Цитируемый отрывок:
Пятое измерение. На границе времени и пространства (сборник) - Андрей Битов
Шрифт:
Интервал:
Закладка:
19 октября 2010 года
Чтобы закрепить традицию, надо поторопиться…
Ровно через год я снова у подножия камня – празднование годовщины столетия…
А следом Дагестан разворачивает свое зеленое знамя: как же это так русские впереди, когда Хаджи-Мурат наш? И вот уже у них в ответ: и памятник Толстому, и могила Хаджи-Мурату, и музей, и школа их имени. Вот война так война! Война имени мира со Львом Николаевичем в качестве Кутузова. И мы с Опариным и праправнуком Толстым в качестве почетных русских…
Ноябрь 2011
К 100-летию Зощенко[48]
И если автор имеет намерение говорить о таких вещах своим слабым, заплетающимся языком, то отчего не поговорить в доступной форме.
Мих. ЗощенкоВ КОРИДОРЕ СТАРИННОЙ питерской коммуналки зазвонил телефон. Квартира была тиха, как бумага. Я снял трубку – просили мою тетку. Тетка была большой доктор и больной человек, мы ограждали ее от осады бесконечных вызовов.
Незнакомый и какой-то чуждый мне голос с чрезмерными придыханиями умолял меня все-таки позвать ее к телефону. Но тетки и впрямь не было дома. Ему этого было мало. Прознав, что я ейный племянник, он обратился ко мне, мальчишке, как к вышестоящей инстанции.
– Понимаете, – сказал он, – умирает великий русский писатель.

Показанные записи:
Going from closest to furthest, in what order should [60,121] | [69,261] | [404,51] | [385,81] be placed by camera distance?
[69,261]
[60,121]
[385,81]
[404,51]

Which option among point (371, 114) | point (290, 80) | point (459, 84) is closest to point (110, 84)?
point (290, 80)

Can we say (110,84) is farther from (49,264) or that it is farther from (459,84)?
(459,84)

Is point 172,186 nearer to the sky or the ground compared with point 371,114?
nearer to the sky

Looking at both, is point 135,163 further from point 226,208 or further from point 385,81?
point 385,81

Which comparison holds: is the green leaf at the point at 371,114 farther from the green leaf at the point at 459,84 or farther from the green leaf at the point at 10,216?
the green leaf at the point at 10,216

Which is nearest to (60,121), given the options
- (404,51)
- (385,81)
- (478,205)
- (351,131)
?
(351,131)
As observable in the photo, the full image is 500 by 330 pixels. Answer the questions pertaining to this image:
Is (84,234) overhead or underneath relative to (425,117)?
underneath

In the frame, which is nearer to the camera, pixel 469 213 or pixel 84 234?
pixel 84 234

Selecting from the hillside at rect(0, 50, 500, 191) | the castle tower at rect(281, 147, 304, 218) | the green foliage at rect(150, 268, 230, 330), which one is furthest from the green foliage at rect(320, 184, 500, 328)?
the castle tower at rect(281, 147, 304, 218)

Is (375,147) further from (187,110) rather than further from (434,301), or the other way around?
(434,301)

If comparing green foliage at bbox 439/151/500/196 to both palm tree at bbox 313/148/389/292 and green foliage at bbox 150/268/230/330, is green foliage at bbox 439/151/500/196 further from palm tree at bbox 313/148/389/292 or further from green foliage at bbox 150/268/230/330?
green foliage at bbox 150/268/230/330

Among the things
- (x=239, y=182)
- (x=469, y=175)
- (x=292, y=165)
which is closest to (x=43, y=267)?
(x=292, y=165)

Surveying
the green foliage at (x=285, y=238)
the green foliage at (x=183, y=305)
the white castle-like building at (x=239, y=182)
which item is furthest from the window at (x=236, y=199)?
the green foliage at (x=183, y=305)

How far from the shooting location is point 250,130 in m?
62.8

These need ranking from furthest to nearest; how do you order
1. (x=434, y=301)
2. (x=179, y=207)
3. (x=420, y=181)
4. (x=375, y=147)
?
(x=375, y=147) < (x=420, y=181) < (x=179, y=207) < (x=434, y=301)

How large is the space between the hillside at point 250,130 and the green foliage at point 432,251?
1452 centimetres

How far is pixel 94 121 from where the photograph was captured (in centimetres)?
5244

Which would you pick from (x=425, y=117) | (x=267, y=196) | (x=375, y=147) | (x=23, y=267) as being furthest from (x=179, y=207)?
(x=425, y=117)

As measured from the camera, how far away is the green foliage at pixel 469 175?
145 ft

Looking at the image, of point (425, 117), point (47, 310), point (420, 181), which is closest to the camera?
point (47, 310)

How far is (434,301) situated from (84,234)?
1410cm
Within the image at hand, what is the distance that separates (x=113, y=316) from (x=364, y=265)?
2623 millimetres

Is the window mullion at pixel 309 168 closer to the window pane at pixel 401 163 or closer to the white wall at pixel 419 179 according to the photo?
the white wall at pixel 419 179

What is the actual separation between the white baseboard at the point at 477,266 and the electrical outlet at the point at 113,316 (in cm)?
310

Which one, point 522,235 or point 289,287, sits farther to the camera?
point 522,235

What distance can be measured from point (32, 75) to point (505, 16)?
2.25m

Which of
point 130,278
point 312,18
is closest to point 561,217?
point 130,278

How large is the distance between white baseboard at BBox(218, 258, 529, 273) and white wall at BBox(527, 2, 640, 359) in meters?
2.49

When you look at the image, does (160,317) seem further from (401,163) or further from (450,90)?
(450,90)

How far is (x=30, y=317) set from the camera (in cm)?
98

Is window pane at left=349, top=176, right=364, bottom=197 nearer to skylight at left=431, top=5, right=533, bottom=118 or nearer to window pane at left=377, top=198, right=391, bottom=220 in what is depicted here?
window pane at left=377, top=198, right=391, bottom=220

Задания:
A – Как в отрывке охарактеризована тетка?
B – Переведите на английский язык предложение из отрывка: «Квартира была тиха, как бумага».
C – Выпишите из отрывка фрагмент от слов «Незнакомый и какой-то» до слов «великий русский писатель.» включительно.
Записи никак не связаны с отрывком.

Ответы к заданиям:
A – Она была большим доктором и больным человеком.

B – The apartment was as quiet as paper.

C –
Незнакомый и какой-то чуждый мне голос с чрезмерными придыханиями умолял меня все-таки позвать ее к телефону. Но тетки и впрямь не было дома. Ему этого было мало. Прознав, что я ейный племянник, он обратился ко мне, мальчишке, как к вышестоящей инстанции.
– Понимаете, – сказал он, – умирает великий русский писатель.